Casi todas las noches, las lágrimas caían de mis ojos, golpeando mi alma mientras el amargo recuerdo de mis amigos se desvanecía lentamente de mi mente. Sabía que algún día serían solo un vago recuerdo, sin rostro ni forma, y eso me atormentaba más que cualquier otro aspecto de este maldito encierro.

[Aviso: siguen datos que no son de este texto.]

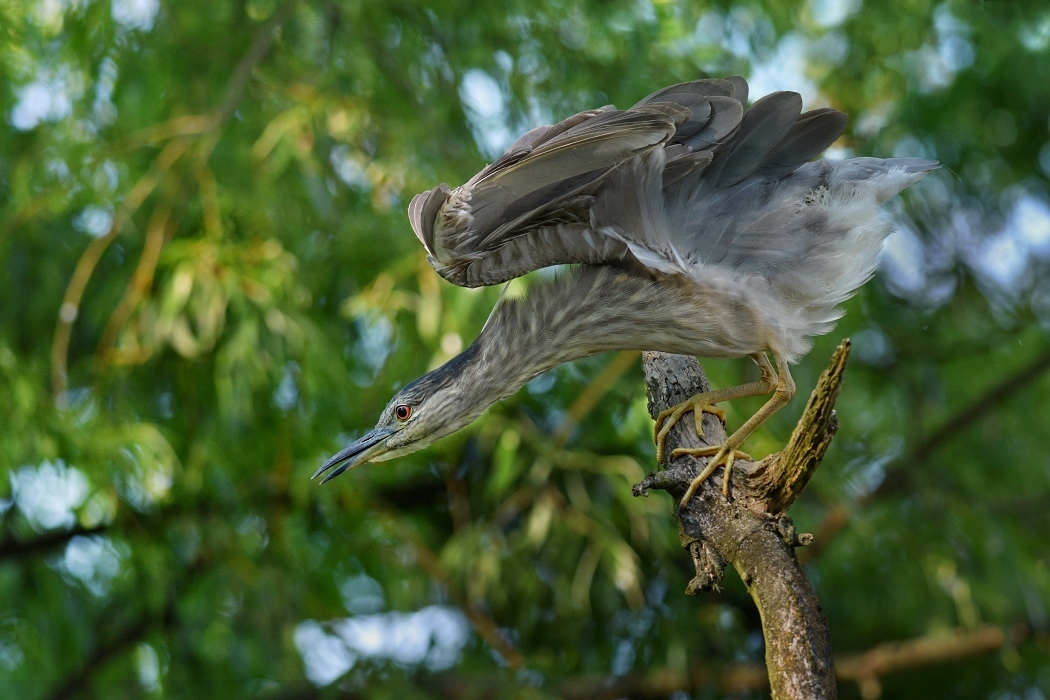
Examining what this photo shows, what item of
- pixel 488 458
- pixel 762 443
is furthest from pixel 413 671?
pixel 762 443

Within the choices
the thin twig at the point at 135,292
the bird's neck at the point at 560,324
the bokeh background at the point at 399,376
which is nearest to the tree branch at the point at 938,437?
the bokeh background at the point at 399,376

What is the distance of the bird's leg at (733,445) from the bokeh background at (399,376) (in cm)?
105

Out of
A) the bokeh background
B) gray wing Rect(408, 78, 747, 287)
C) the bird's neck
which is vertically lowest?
the bokeh background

Con el pasar de las semanas, mis días se convirtieron en una rutina monótona de ejercicio y desesperación. Más de treinta mil lagartijas y abdominales marcaron el paso del tiempo, en un intento desesperado por mantener mi cuerpo y mi mente ocupados, lejos del abismo de la locura que acechaba en cada esquina de mi celda.

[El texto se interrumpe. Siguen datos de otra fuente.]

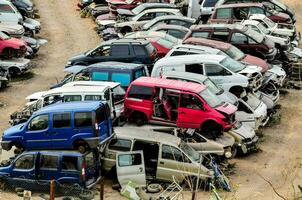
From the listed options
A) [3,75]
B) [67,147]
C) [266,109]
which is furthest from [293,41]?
[67,147]

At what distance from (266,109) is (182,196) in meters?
6.39

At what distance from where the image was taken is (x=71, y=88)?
1894 centimetres

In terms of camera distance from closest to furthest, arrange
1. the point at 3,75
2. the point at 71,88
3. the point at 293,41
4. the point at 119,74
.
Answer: the point at 71,88
the point at 119,74
the point at 3,75
the point at 293,41

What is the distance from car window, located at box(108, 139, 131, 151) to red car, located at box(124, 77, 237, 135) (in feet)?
7.07

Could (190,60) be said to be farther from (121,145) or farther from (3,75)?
(3,75)

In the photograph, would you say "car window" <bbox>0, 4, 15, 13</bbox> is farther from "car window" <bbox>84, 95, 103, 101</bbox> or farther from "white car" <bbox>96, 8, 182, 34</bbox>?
"car window" <bbox>84, 95, 103, 101</bbox>

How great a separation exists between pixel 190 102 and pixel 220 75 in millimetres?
→ 2895

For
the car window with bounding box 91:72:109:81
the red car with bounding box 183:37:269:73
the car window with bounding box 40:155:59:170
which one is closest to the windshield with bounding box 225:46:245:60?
the red car with bounding box 183:37:269:73

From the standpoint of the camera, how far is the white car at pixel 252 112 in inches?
778

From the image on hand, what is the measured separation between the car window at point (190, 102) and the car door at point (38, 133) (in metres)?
3.99

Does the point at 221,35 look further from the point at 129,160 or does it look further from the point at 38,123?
the point at 38,123

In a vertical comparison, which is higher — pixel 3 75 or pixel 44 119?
pixel 44 119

Y fue entonces que decidí improvisar un saco de boxeo con la almohada y una tela de la sábana. Pues llego un punto en que las lagartijas y las abdominales, no eran suficientes para calmara frustración que sentía.

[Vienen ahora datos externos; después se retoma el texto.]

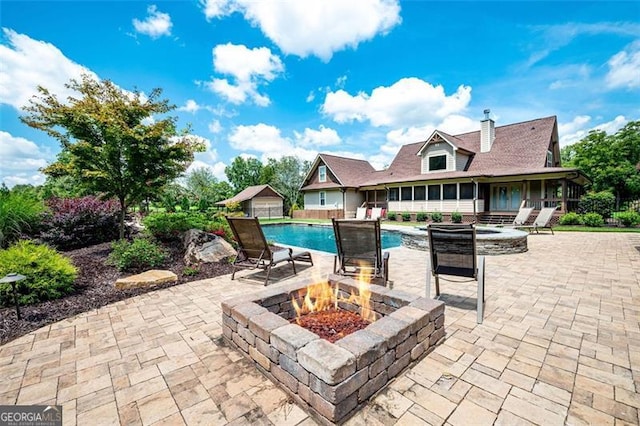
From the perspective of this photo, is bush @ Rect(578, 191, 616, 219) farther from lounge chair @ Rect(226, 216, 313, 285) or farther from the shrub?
lounge chair @ Rect(226, 216, 313, 285)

Los guardias retiraban la almohada una y otra vez, pero yo lo volvía a armar cada vez que tenía la oportunidad.

Era mi única válvula de escape en aquel aislamiento, mi manera de mantener mi cordura a flote en aquel mundo empeñado en arrastrarme hacia la oscuridad con la impotencia y el enojo recorriendo su camino por mis venas. Impactando una y otra vez con cada golpe en aquella almohada.

Como parte de la rutina, cada tercer día me trasladaban a la parte superior de la torre, donde se había adaptado una regadera grande con una vista impresionante del inmenso mar. Y ese pequeño oasis era un momento efímero de libertad, con el sol acariciando mi piel y el viento, aunque atrapado tras la ventana sellada, susurrandome los misterios profundos de la isla, ocultos en cada ola del océano.

Fue durante una de esas visitas a la regadera que descubrí la cercanía de la celda de Lucas. Con su grito desgarrador resonando a través de la altura del faro, y el eco de su voz llevando consigo la angustia y la desesperación de su mente. Me estremecí al reconocer el nombre de su hermano en aquel grito, sentenciando el sombrío lazo que al final del día, terminaba por unirnos a todos en este horrible lugar.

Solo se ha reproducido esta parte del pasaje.